Sweden risks being left behind in the strong and steady passenger growth, due to several factors.
Passenger traffic at Europe’s airports grew by an average of 6.7% in the first half of 2018, according to European airport trade body ACI Europe in its latest air traffic report. But Sweden is far behind.
Traffic in the non-EU market rose by 10.5%, nearly twice the expansion rate of the EU market of 5.4%.
But both markets saw growth recede slightly in Q2 over Q1, from 12.5% to 9.4% at non-EU airports and from 6.2% to 4.9% at EU airports.
In the EU, airports in the Baltic countries, Bulgaria, Croatia, the Czech Republic, Greece, Hungary, Luxembourg, Malta, Poland, Slovakia and Slovenia achieved double digit growth.
But airports in Sweden posted the lowest growth in Europe, at 1.5%, due to a combination of the new national aviation tax introduced last April, the bankruptcy of regional airline NextJet and lower outbound demand as the local currency hits its lowest value in years.

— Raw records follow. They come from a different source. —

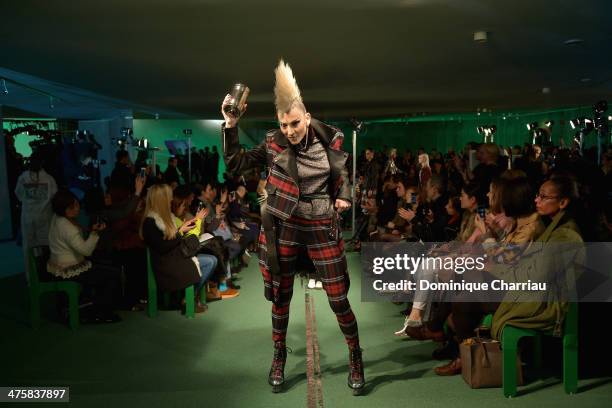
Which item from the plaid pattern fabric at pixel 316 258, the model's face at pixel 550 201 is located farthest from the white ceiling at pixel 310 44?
the plaid pattern fabric at pixel 316 258

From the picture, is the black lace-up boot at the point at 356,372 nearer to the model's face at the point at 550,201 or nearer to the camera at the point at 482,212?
the model's face at the point at 550,201

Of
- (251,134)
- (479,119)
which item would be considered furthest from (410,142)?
(251,134)

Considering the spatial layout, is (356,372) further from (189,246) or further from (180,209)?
(180,209)

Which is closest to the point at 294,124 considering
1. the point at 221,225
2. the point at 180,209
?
the point at 180,209

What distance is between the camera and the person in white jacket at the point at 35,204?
210 inches

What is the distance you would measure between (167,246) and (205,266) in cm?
42

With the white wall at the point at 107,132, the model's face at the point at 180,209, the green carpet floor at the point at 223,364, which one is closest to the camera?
the green carpet floor at the point at 223,364

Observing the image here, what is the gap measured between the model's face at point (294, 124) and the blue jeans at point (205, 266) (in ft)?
6.90

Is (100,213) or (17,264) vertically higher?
(100,213)

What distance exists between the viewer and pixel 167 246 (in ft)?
14.1

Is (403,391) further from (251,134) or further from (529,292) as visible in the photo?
(251,134)

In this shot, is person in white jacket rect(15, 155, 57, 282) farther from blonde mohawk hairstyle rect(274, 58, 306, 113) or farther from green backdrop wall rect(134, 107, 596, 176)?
green backdrop wall rect(134, 107, 596, 176)

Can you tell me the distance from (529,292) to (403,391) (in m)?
0.84

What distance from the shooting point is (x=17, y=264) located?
651 cm
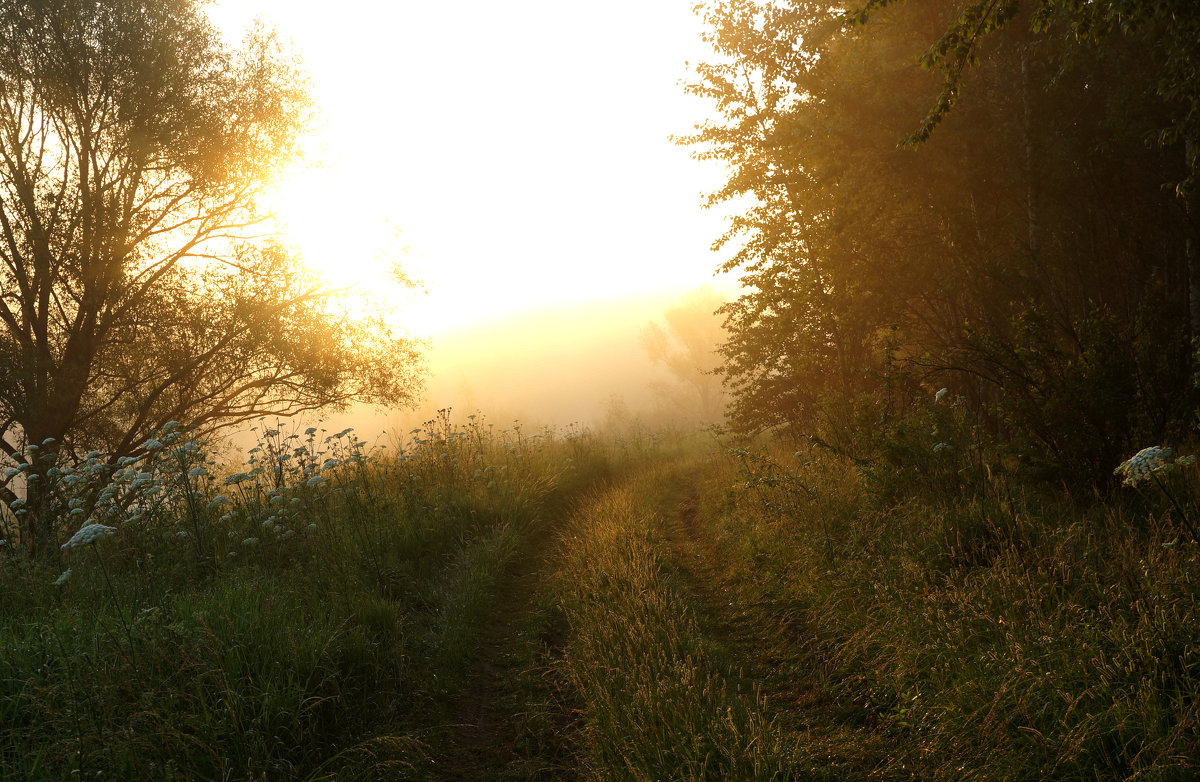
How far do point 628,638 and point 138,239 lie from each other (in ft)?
44.4

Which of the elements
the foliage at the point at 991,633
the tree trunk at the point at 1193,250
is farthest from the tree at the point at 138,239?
the tree trunk at the point at 1193,250

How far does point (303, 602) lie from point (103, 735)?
219cm

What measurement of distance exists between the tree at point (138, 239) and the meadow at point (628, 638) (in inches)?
251

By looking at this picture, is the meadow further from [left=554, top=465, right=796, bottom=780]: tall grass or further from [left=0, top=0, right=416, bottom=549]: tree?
[left=0, top=0, right=416, bottom=549]: tree

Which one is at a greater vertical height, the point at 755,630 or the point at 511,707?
the point at 511,707

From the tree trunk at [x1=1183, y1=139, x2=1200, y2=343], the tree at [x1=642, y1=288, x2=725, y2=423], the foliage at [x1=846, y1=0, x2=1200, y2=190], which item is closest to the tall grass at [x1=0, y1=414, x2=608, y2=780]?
the foliage at [x1=846, y1=0, x2=1200, y2=190]

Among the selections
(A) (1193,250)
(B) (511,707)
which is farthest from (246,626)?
(A) (1193,250)

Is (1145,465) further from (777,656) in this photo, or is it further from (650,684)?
(650,684)

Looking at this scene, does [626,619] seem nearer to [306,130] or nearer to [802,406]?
[802,406]

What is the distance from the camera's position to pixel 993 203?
10766 millimetres

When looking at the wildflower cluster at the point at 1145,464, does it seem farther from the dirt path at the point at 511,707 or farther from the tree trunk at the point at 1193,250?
the tree trunk at the point at 1193,250

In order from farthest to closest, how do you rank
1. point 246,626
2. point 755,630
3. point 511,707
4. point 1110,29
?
point 755,630
point 1110,29
point 511,707
point 246,626

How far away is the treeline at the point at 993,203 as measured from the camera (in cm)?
618

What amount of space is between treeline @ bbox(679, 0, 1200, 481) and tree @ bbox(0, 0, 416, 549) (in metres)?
10.8
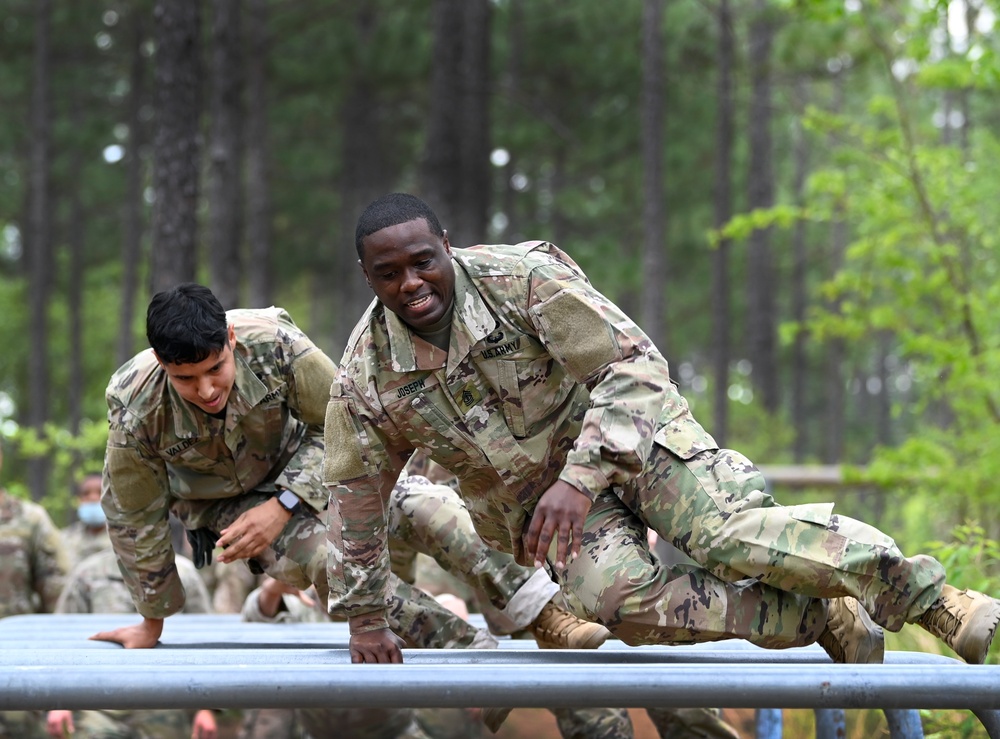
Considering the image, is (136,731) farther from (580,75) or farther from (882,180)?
(580,75)

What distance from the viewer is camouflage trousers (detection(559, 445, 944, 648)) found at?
3377 millimetres

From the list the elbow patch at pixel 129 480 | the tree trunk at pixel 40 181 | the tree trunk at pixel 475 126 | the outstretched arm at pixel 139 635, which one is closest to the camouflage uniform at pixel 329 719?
the outstretched arm at pixel 139 635

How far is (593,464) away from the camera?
323 cm

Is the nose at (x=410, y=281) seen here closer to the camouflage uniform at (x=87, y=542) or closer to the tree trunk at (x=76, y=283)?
the camouflage uniform at (x=87, y=542)

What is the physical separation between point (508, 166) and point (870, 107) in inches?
511

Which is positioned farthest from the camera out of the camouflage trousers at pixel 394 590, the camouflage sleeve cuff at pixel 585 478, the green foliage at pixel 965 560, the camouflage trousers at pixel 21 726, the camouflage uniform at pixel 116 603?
the camouflage trousers at pixel 21 726

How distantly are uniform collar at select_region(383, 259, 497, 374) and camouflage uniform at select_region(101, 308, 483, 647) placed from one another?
1.01 meters

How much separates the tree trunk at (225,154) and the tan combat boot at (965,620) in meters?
8.42

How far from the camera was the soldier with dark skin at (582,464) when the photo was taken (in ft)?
11.0

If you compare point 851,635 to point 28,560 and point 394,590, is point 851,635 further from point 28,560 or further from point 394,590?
point 28,560

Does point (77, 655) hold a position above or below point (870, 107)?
below

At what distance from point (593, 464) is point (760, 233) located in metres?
19.6

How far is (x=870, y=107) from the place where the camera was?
33.3ft

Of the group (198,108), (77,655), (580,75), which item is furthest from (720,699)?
(580,75)
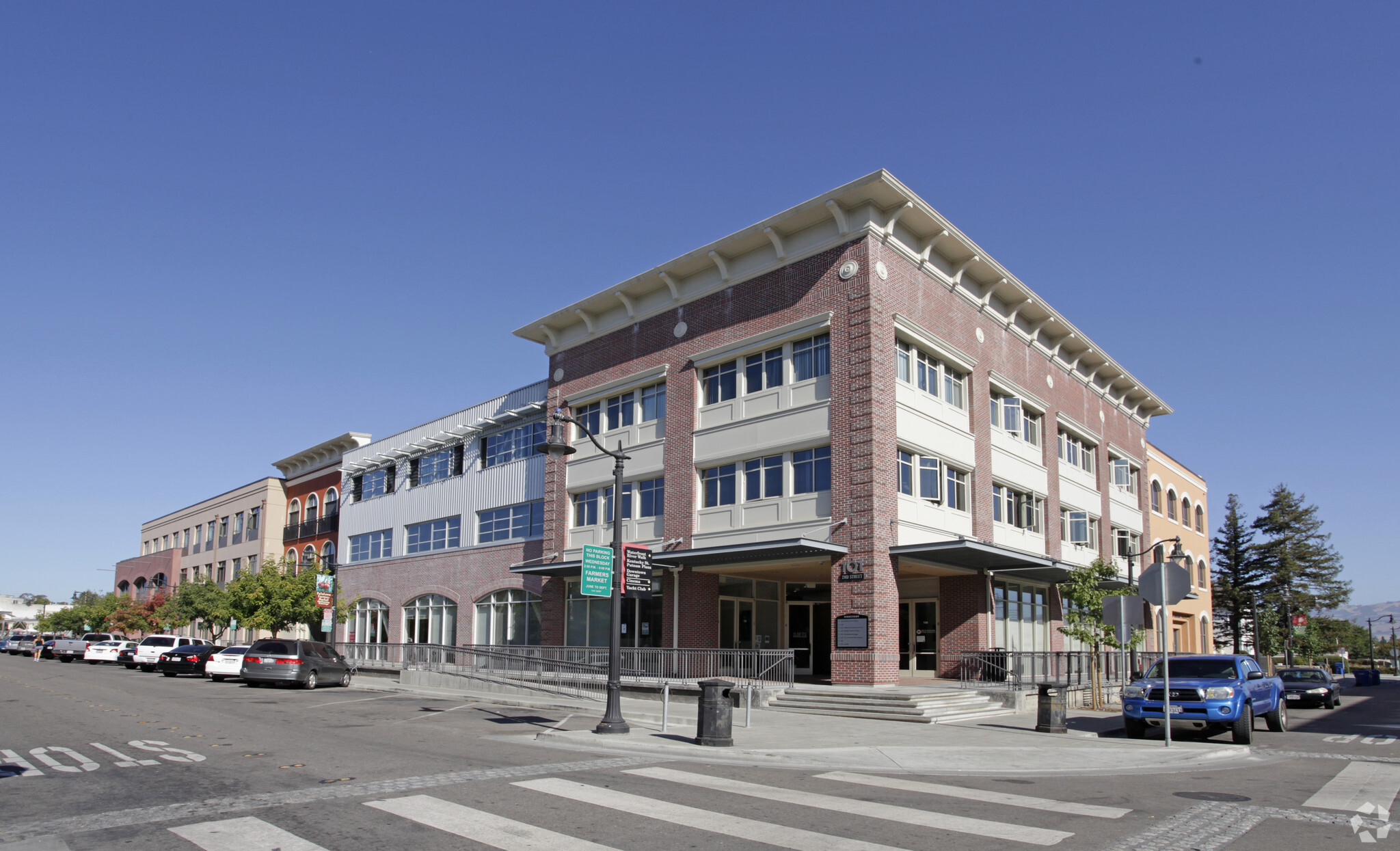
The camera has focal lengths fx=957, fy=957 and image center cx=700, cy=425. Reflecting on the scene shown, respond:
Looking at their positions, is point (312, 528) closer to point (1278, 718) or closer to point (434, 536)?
point (434, 536)

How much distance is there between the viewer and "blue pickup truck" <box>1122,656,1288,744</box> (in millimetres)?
16188

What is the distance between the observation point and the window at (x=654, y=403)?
1234 inches

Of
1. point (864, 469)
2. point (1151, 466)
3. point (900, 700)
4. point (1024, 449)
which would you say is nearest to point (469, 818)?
point (900, 700)

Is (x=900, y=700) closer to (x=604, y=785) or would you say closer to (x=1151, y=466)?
(x=604, y=785)

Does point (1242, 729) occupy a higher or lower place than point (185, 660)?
higher

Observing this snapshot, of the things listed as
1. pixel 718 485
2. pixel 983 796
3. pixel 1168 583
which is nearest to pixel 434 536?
pixel 718 485

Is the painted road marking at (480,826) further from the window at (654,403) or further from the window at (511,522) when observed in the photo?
the window at (511,522)

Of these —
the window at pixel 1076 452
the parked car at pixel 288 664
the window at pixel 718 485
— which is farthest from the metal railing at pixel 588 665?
the window at pixel 1076 452

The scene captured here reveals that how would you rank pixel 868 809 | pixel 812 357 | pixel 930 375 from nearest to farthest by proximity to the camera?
1. pixel 868 809
2. pixel 812 357
3. pixel 930 375

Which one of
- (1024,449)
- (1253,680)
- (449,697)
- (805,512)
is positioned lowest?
(449,697)

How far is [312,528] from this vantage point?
53531 mm

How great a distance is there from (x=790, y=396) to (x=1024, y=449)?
1093cm

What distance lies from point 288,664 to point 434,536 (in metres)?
13.4

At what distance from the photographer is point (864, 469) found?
24.9m
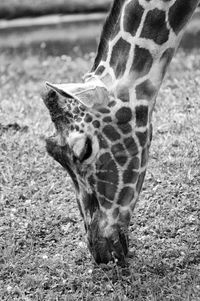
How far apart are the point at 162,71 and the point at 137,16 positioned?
38cm

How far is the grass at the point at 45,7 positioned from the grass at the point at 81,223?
540 centimetres

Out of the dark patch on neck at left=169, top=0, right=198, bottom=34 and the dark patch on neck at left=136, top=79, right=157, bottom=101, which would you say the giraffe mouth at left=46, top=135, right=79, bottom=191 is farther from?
the dark patch on neck at left=169, top=0, right=198, bottom=34

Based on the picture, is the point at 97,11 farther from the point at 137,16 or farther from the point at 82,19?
the point at 137,16

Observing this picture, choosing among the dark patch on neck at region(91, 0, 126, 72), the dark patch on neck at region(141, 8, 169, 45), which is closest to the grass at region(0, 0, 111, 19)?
the dark patch on neck at region(91, 0, 126, 72)

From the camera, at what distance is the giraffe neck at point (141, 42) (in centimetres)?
455

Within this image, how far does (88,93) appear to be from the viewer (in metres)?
4.50

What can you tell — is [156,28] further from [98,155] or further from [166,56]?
[98,155]

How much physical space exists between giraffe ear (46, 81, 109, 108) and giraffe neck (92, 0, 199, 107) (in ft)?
0.27

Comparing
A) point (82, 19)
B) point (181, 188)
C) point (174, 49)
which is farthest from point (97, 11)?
point (174, 49)

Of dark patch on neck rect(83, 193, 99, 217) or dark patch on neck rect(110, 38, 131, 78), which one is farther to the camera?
dark patch on neck rect(83, 193, 99, 217)

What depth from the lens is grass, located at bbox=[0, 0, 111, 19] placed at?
13078 millimetres

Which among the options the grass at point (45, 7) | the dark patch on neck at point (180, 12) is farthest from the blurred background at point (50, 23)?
the dark patch on neck at point (180, 12)

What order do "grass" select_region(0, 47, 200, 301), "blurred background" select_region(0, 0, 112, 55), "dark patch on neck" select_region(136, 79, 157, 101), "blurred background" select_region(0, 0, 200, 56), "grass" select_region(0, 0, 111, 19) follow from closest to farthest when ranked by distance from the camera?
1. "dark patch on neck" select_region(136, 79, 157, 101)
2. "grass" select_region(0, 47, 200, 301)
3. "blurred background" select_region(0, 0, 200, 56)
4. "blurred background" select_region(0, 0, 112, 55)
5. "grass" select_region(0, 0, 111, 19)

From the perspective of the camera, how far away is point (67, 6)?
518 inches
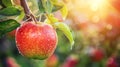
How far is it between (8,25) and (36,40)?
99 mm

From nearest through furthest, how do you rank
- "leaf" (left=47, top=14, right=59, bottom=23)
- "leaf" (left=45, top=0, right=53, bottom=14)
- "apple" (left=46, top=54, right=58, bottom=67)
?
"leaf" (left=45, top=0, right=53, bottom=14) → "leaf" (left=47, top=14, right=59, bottom=23) → "apple" (left=46, top=54, right=58, bottom=67)

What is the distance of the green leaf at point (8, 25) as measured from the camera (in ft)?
4.18

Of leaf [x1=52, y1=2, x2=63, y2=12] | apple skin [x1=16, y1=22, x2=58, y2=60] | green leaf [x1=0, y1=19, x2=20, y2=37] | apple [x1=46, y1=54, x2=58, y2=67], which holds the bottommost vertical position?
apple [x1=46, y1=54, x2=58, y2=67]

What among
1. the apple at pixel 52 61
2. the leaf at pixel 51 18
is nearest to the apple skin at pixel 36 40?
the leaf at pixel 51 18

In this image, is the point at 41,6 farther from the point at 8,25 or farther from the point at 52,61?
the point at 52,61

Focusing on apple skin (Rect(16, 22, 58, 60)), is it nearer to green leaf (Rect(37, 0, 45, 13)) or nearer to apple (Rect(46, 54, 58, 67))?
green leaf (Rect(37, 0, 45, 13))

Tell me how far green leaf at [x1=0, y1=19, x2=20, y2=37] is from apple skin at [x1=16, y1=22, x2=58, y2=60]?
0.04 meters

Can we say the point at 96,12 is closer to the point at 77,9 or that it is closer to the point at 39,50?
the point at 77,9

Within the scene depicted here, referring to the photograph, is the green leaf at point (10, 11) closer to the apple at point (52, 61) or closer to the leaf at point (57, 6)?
the leaf at point (57, 6)

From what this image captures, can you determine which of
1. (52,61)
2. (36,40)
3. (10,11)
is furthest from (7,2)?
(52,61)

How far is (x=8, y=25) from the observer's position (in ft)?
4.22

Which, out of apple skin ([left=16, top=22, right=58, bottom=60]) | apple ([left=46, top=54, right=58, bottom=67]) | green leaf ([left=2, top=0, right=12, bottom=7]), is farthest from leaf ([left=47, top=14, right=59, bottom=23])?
apple ([left=46, top=54, right=58, bottom=67])

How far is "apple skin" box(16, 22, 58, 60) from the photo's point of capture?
4.30ft

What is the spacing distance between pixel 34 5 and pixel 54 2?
16 cm
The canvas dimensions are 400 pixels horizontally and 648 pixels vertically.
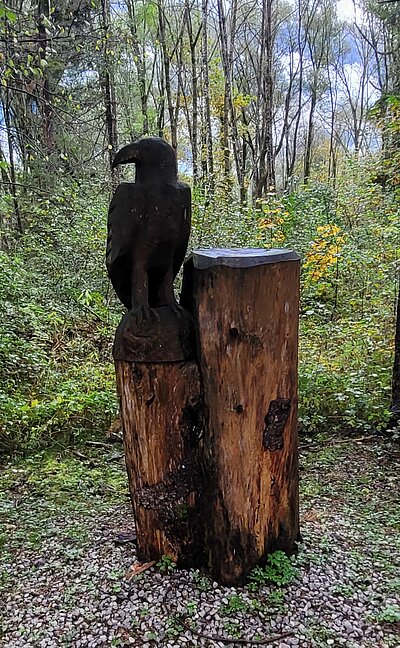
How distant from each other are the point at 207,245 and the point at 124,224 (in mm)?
3528

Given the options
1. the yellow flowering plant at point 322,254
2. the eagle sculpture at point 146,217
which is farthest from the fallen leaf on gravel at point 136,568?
the yellow flowering plant at point 322,254

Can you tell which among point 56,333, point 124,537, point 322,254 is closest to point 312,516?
point 124,537

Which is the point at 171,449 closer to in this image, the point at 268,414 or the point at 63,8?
the point at 268,414

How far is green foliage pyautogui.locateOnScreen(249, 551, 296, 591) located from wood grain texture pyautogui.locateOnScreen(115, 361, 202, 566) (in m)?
0.22

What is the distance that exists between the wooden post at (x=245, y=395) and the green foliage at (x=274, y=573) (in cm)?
3

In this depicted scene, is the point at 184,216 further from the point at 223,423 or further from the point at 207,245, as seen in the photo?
the point at 207,245

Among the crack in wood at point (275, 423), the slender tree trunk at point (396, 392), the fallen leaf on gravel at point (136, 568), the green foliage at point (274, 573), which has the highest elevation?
the crack in wood at point (275, 423)

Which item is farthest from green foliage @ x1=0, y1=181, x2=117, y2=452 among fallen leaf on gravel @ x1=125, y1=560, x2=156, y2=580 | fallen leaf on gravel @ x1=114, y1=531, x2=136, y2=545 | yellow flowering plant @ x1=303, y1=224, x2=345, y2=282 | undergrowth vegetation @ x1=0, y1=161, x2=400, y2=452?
yellow flowering plant @ x1=303, y1=224, x2=345, y2=282

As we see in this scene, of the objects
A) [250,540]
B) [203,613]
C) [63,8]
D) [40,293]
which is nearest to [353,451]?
[250,540]

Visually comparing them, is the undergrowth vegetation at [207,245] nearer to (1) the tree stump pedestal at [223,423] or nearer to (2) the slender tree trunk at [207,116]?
(2) the slender tree trunk at [207,116]

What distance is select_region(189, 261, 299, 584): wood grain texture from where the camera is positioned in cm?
162

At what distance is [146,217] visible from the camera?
1.68 metres

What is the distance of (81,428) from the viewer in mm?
3262

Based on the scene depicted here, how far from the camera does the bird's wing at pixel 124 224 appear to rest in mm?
1680
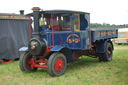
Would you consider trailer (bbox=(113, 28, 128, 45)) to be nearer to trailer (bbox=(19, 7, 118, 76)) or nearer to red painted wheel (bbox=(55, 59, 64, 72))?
trailer (bbox=(19, 7, 118, 76))

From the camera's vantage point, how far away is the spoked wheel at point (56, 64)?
6033 mm

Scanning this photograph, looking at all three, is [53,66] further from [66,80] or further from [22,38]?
[22,38]

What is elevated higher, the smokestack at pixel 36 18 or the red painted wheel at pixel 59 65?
the smokestack at pixel 36 18

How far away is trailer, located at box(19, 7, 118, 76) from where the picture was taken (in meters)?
6.28

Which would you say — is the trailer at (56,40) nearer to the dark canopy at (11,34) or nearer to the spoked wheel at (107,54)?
the spoked wheel at (107,54)

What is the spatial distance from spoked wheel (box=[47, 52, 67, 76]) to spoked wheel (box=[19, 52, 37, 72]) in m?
1.04

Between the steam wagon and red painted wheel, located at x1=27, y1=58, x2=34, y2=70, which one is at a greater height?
the steam wagon

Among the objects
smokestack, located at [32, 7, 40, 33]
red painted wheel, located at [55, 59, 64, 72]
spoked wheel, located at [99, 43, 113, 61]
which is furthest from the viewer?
spoked wheel, located at [99, 43, 113, 61]

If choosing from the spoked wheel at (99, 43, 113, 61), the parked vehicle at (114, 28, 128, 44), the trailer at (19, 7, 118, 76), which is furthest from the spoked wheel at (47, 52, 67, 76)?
the parked vehicle at (114, 28, 128, 44)

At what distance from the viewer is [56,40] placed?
6672 mm

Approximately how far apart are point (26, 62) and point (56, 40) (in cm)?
138

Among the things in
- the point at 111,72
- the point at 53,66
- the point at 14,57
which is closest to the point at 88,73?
the point at 111,72

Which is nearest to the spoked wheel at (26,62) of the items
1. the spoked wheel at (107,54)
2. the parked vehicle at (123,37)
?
the spoked wheel at (107,54)

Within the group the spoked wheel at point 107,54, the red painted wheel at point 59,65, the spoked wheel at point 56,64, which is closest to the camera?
the spoked wheel at point 56,64
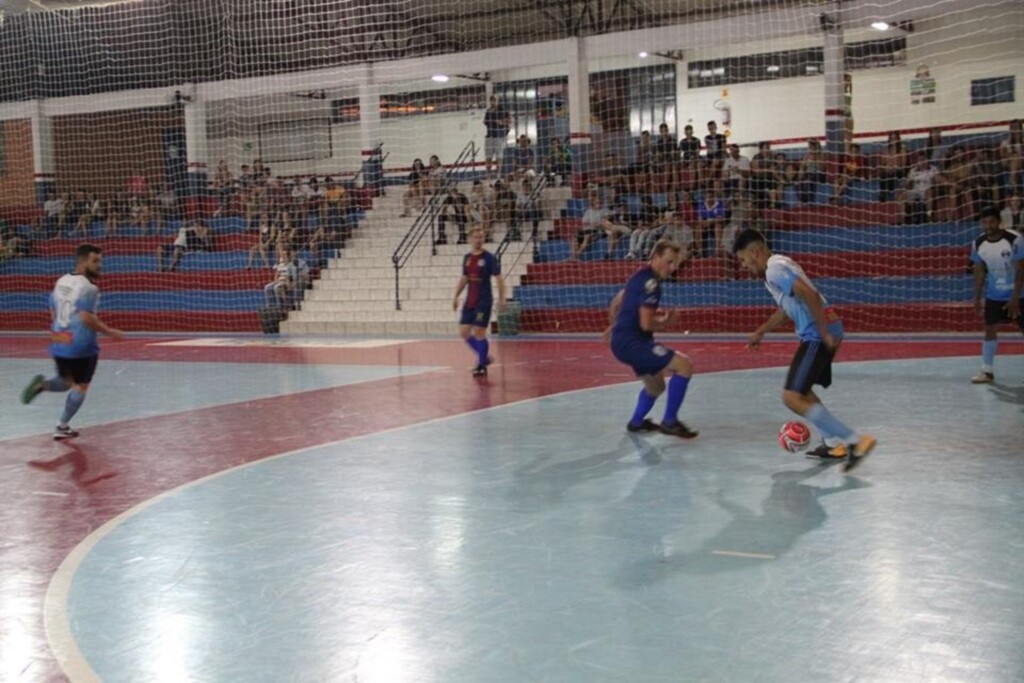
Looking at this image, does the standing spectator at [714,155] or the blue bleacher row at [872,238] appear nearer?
the blue bleacher row at [872,238]

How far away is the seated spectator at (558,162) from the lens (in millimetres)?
24375

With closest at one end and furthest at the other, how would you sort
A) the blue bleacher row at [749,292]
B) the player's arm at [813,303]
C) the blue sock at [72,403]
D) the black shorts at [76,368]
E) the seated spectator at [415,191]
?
the player's arm at [813,303] < the black shorts at [76,368] < the blue sock at [72,403] < the blue bleacher row at [749,292] < the seated spectator at [415,191]

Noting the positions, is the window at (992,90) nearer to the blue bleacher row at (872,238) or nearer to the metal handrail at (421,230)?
the blue bleacher row at (872,238)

Sweden was the only European market losing passenger traffic in June (-0.4%), while its tax is among the factors leading to the improved performance of airports in neighbouring Denmark (+5.7%).
In the non-EU market, passenger traffic grew in excess of 15% at airports in Turkey, Ukraine, Georgia and Israel and Iceland.
Europe’s top-five busiest airports recorded a passenger traffic increase of 6.3% in H1, an improvement over their 2017 performance (+4.3%).
Istanbul-Atatürk topped the league in terms of growth (+12.9%), followed by Frankfurt (+9.1%). Amsterdam-Schiphol also reported robust growth (+5.4%), followed by Paris-CDG (+3%) whose performance was impacted by repeated strikes at Air France, and capacity-constrained London-Heathrow (+2.6%).
Stronger growth focused mainly on secondary and smaller hubs as well as selected medium sized and larger regional airports – reflecting ever-evolving competitive dynamics largely driven by low-cost carriers and non-EU full-service carriers.
These airports include Istanbul-SAW (+12.4%), Lisbon (+12.9%), Milan-Malpensa (+11.1%), Athens (+11.4%), Tel Aviv (+13.1%), Helsinki (+12%), Moscow-Vnukovo (+19.8%), Warsaw (+14.8%), Prague (+10.3%), Budapest (+14.8%), Naples (+24.7%), Keflavik (+15.6%), Valencia (+20.2%), Krakow (+17.8%), Malta (+16.3%), Seville (+26.9%), Palermo (+16.9%), Nantes (+14%) and Heraklion (+14.2%).